++++ TEXT SHOWN

When Stars Align

Title: Lens Masses and Distances from Microlens Parallax and Flux
Author: J. C. Yee
First Author’s Institution: Harvard-Smithsonian Center for Astrophysics, Cambridge, MA
Status: Submitted to The Astrophysical Journal Letters

 

 

When stars were divine, and their journeys across the heavens foretold the events to unfold on our humble terrestrial sphere, the alignments of stars were studiously marked.  They signaled the rise of new dynasties, a lucky windfall, ill-fated love.  With the passage of a few millennia (and the realization that the wandering stars were planets), our modern sensibilities have been honed to instinctually interpret the apparent crossing of stellar paths as just a happy but natural coincidence with no deeper significance.  But perhaps mistakenly so.  For when the stars align, you just might catch a glimpse of things otherwise invisible:  binary stars in wide orbits, isolated black hole hermits, or the abandoned (or unruly) free-floating planet far from the star around which it was born.

These invisible wanderers are quite literally brought to light through a unique sequence of events that occurs when two celestial bodies align.  The force that orchestrates the event?  Gravity.  Black holes have gotten much fame for their gravitational brawn, which grants them the abilities to warp space and time and to bend light.  Such powers, however, are actually not limited to black holes alone—they’re bequested on anything with mass.  Your everyday celestial body—say, a star or planet—can do precisely the same.  The share of the limelight that black holes have been given in this regard is fairly earned, however, as the ease with which you can see the distortions caused by a massive object scales with its mass.  Such objects can act as a lens by virtue of their spheroidal shapes, focusing the stray light beams passing from behind into a distorted image.  This process is known as gravitational lensing.

++++++++

REQUIREMENTS:
A – In the lensing article, what is the name for the process by which a massive object focuses light passing from behind it into a distorted image?
B – List each line of the entries that includes the word "persons".
The lensing article and the entries after it are separate, unrelated material.

++++ MATERIAL FOR THE TASK

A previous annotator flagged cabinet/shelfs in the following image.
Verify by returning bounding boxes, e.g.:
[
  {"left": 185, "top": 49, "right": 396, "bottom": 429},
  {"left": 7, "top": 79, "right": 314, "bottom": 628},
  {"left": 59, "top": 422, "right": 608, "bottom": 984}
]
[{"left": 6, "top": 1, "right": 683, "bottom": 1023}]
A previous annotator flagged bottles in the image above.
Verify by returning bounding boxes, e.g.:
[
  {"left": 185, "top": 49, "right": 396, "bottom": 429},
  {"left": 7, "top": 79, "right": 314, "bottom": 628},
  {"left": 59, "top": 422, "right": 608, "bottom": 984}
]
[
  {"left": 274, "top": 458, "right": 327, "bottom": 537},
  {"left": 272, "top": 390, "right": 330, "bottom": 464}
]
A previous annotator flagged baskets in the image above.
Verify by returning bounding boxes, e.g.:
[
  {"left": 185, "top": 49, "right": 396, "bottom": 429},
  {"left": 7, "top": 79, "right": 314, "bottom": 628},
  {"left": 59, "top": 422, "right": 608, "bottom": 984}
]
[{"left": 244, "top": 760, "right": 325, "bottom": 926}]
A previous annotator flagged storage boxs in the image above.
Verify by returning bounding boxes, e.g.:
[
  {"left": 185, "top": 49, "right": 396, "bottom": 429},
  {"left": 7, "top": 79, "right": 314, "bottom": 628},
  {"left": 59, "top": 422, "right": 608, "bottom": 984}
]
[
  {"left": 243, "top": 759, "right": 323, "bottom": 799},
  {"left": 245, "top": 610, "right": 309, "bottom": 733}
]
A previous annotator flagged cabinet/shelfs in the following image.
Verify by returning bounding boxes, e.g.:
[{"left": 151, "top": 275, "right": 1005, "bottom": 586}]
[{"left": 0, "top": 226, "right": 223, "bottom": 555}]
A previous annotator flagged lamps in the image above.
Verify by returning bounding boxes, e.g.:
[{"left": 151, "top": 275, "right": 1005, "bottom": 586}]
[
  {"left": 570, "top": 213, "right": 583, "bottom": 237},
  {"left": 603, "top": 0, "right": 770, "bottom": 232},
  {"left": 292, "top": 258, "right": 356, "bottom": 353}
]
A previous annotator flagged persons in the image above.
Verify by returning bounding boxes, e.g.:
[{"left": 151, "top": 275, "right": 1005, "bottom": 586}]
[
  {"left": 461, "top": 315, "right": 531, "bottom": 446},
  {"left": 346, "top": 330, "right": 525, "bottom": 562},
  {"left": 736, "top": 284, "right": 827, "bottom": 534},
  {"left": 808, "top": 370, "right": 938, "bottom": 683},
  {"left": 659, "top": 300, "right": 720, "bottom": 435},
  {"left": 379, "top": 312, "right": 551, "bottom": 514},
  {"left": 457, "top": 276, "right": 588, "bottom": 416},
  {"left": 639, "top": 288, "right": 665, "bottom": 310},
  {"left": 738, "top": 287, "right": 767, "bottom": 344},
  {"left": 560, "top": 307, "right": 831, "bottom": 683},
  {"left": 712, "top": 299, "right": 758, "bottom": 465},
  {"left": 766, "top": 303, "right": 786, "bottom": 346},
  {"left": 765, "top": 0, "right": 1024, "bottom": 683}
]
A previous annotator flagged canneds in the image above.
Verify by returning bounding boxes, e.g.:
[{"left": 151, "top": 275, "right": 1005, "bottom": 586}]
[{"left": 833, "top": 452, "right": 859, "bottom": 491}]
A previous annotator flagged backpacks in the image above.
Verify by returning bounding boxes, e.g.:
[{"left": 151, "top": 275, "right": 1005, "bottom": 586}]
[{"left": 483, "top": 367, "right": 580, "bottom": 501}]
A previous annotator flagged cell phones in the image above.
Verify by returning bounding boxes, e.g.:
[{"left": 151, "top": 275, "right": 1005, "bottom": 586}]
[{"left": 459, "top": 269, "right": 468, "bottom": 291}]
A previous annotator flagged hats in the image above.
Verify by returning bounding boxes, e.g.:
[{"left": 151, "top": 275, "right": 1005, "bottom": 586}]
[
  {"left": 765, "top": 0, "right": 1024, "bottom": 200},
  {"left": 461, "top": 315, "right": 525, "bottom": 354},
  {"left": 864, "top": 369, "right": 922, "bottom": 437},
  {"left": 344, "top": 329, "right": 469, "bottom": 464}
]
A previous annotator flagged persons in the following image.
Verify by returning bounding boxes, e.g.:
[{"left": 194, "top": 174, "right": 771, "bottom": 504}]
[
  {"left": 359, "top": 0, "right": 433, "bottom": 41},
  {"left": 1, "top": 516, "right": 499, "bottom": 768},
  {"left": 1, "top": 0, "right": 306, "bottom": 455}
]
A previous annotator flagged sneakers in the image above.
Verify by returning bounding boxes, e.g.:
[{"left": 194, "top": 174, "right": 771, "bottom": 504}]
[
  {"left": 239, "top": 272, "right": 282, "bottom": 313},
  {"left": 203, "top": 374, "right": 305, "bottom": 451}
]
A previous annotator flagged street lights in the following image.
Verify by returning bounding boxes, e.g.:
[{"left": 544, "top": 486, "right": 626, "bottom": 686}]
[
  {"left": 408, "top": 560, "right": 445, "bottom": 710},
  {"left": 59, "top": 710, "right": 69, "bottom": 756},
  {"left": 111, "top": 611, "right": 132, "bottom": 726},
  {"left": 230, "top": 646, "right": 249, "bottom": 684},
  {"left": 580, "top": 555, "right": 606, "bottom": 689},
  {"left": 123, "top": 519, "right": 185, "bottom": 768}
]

++++++++

OUTPUTS IN ORDER:
A – Gravitational lensing.

B –
A previous annotator flagged persons in the image above.
A previous annotator flagged persons in the following image.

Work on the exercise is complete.